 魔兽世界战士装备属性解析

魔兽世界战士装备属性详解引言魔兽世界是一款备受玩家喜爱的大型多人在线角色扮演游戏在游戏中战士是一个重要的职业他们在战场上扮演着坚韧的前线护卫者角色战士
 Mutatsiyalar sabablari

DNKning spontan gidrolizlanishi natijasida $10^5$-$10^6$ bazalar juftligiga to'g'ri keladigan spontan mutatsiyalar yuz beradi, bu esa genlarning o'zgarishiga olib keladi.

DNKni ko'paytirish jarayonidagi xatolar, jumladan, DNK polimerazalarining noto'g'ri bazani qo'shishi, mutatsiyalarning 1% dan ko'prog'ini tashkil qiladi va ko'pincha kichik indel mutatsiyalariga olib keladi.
- - - - -
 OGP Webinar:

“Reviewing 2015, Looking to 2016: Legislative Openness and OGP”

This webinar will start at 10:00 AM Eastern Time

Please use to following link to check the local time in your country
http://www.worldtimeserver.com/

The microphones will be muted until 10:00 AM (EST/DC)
- - - - -
- **YOUR GOAL**:
The stretch of entries above that starts with the line containing "This webinar will" and goes on through the line containing "The microphones will" is to be transcribed exactly, and no other line is to be transcribed.

- **ANSWER SECTION**:
This webinar will start at 10:00 AM Eastern Time

Please use to following link to check the local time in your country
http://www.worldtimeserver.com/

The microphones will be muted until 10:00 AM (EST/DC)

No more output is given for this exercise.